Who knows how this got so out of hand? Was it started by the ever-irritating Empress Sissi, who had an anchor ("Always I dream of the sea," she explained) tattooed onto her shoulder?
Dr Klein herself has resisted getting tattooed: "But sometimes the designs are really quite beautiful – it hurts me to remove them." Not as much as it hurts those who find they no longer require, say, a battle-scene with multi-coloured dragons on their arms and backs. Cleaning this up can involve 20 excruciating sessions, with six to eight weeks between treatments, and will come to thousands of Euros – a good 10 times the cost of what, at the time, seemed like a cool idea.
News of the Neighbours
Hungary’s simmering nationalism and Prime Minister Victor Orbán’s accommodations with the extreme right party Jobbik make for unsettling times for Austrians with property in Hungary – especially farms, but also weekend homes. A few have been mobbed out, with the more-or-less open blessing of the local authorities.

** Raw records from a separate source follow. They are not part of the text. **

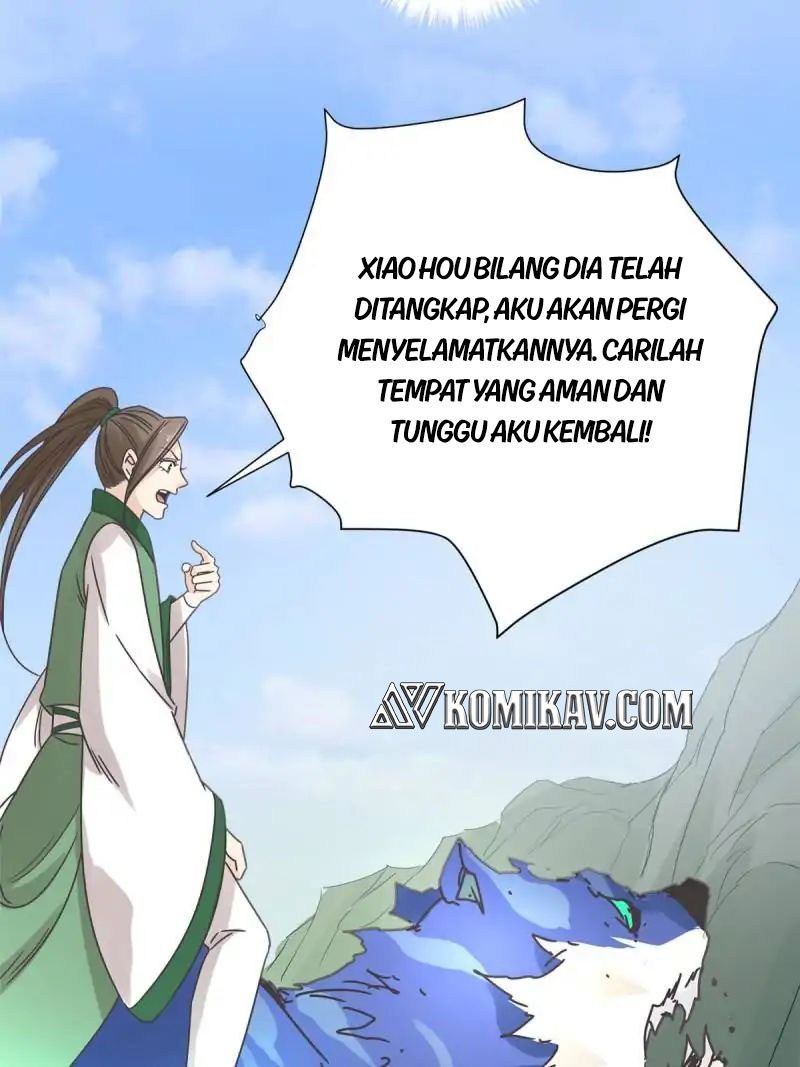 The Crazy Adventures of Mystical Doctor Chapter 53 Bahasa Indonesia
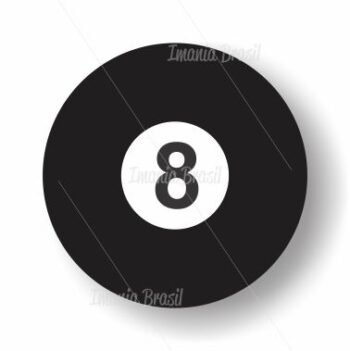 Bola 8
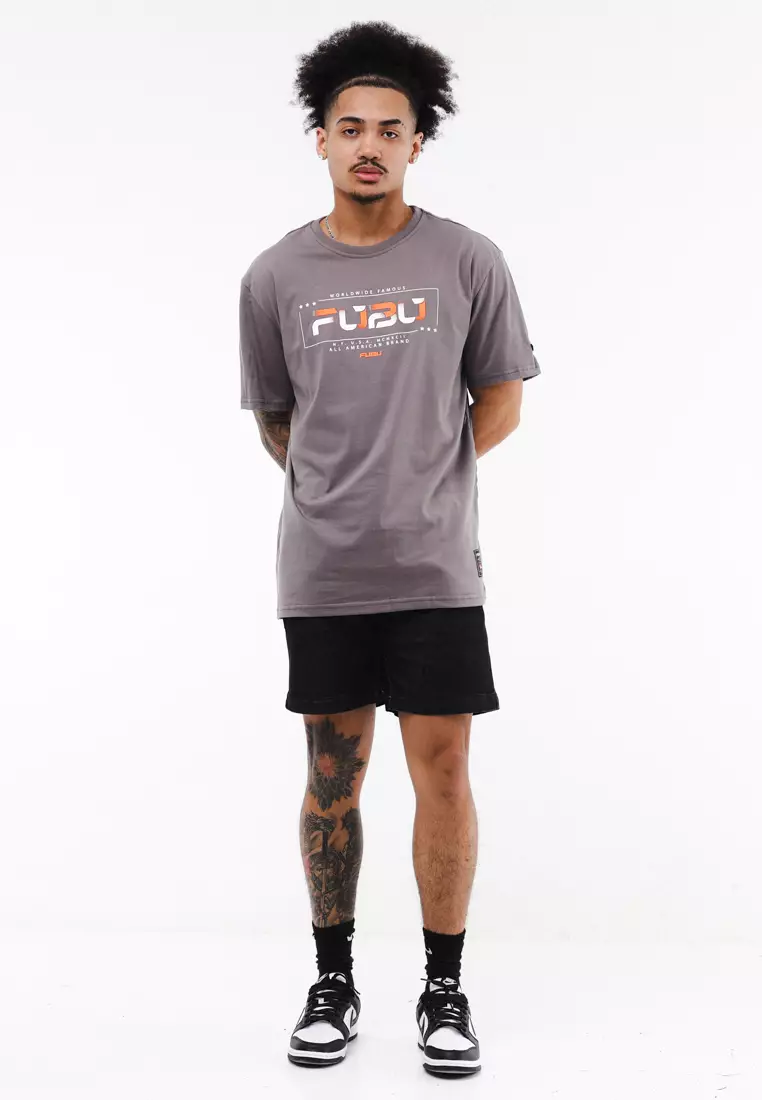 Round Neck Regular Fit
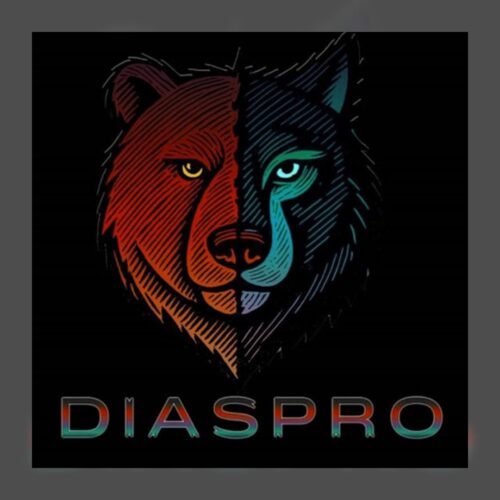 Diaspro - Diaspro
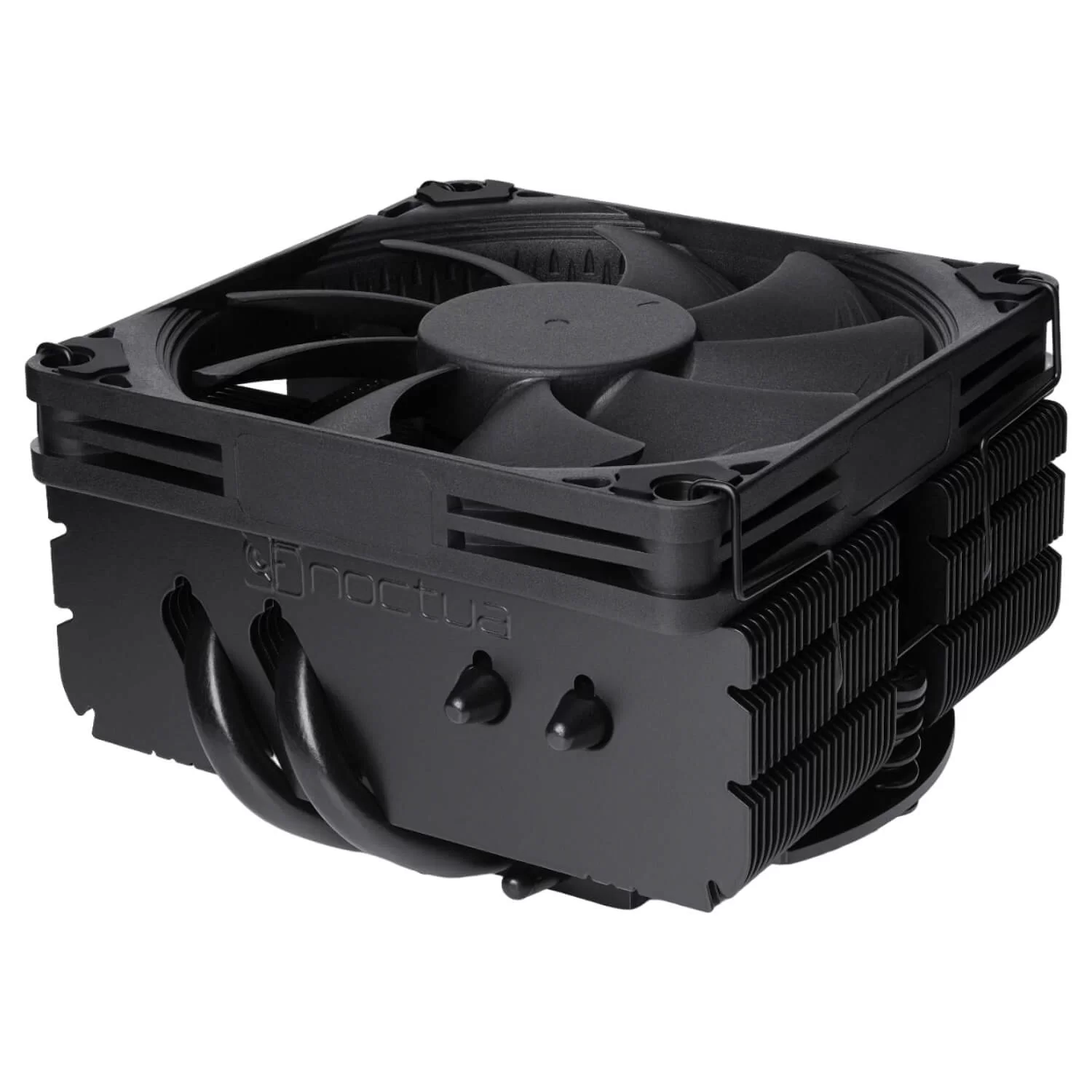 Охлаждение процессора Noctua NH-L9x65 Chromax black CPU Cooler
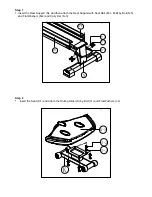 Preview for 7 page of Kettler 7976-300 Assembly & User Manual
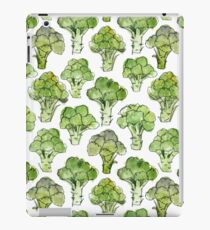 Vinilo o funda para iPad Brócoli - Formal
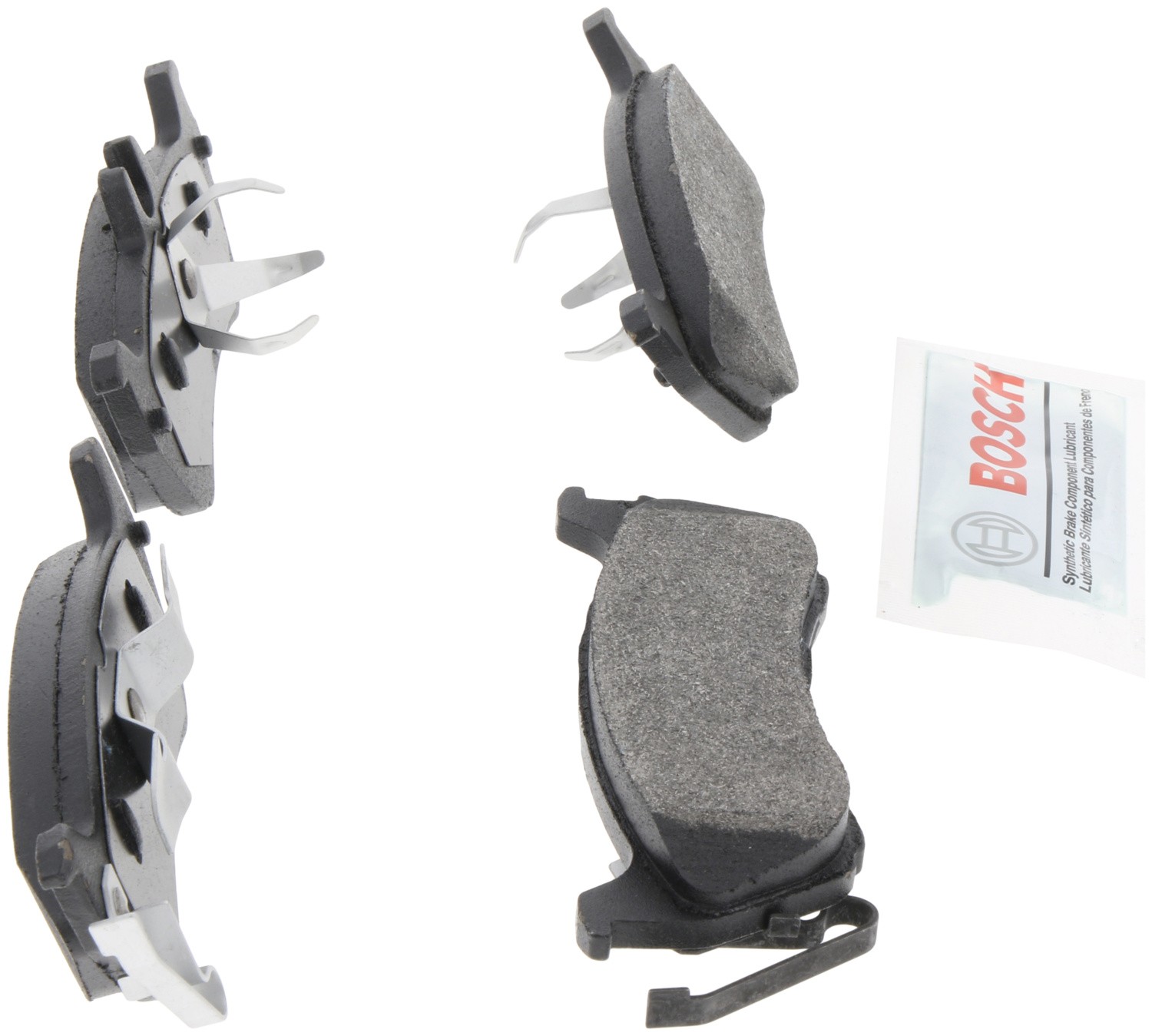 Bosch BOS-BE875 - Image 4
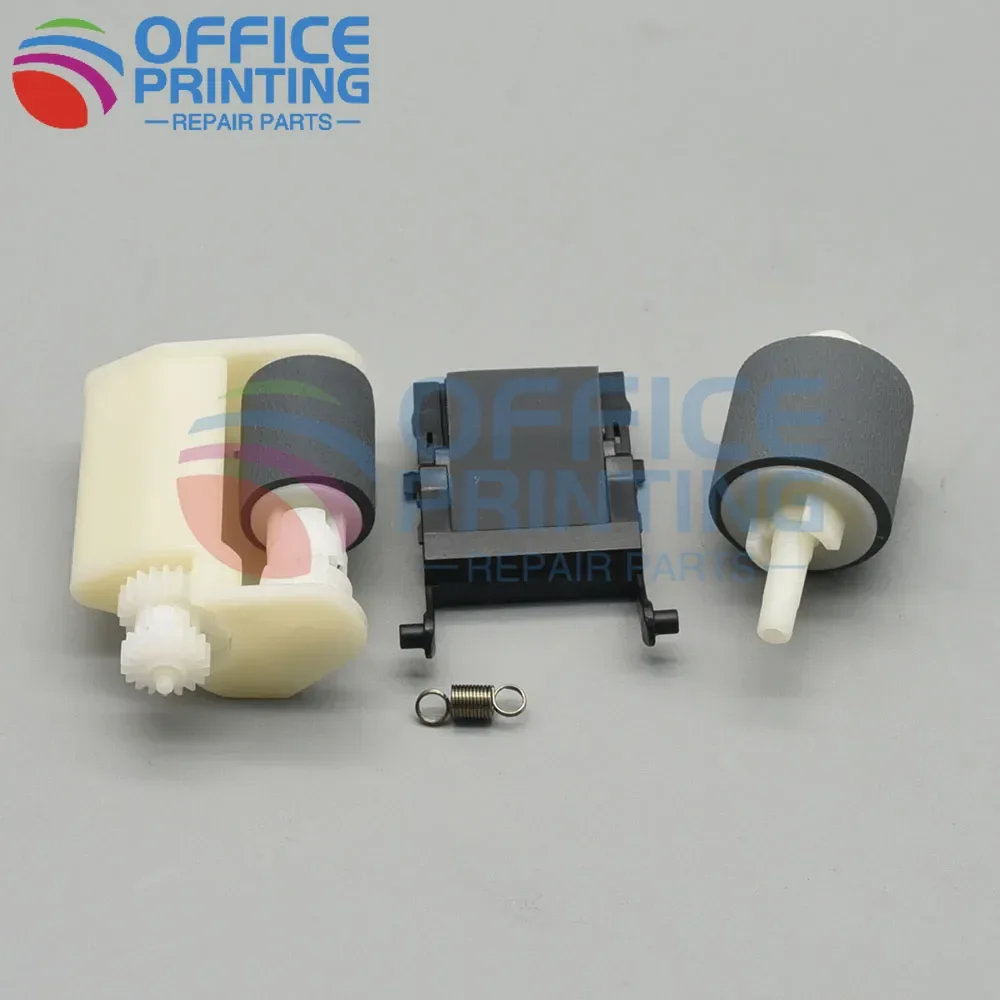5set ADF Pickup Roller Kit for EPSON L5190 L5198 L5290 L5298 L6170 L6190 L6178 L6198 L6176  L6290 L6298 L6490 L6498 L14150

But what if you have a palace? Life has not become any easier for the old KuK nobility in Central Europe.
As in Austria – ask Karl Habsburg – Hungary’s deep-rooted snobbery has not extended to playing fair with the former aristos exiled and robbed by the Russians, then by Hungarian Communists. Take Duke Anton II. Esterházy de Galántha – heir only to an abolished title – is permitted to live in three rooms in the now state-owned 18th century Esterháza Palace at Fertöd, just over the Austrian border.
Billed as the Hungarian Versailles, the rococo masterpiece was plundered by Russian troops, left empty and scheduled for demolition. Esterházy, 76, who grew up in Austria and studied in Belgium, has extracted substantial EU grants towards rehabilitating the palace.
But he notes ruefully that the Hungarian branch of the family was offered nothing at all for the Esterházy treasures now in the hands of the state; this includes a large chunk of the national art collection. As for himself, "I’m a kind of show-off piece of old furniture", he told me recently, as he prepared to meet and greet yet another visiting motorcycle club who wanted to have their pictures taken with him.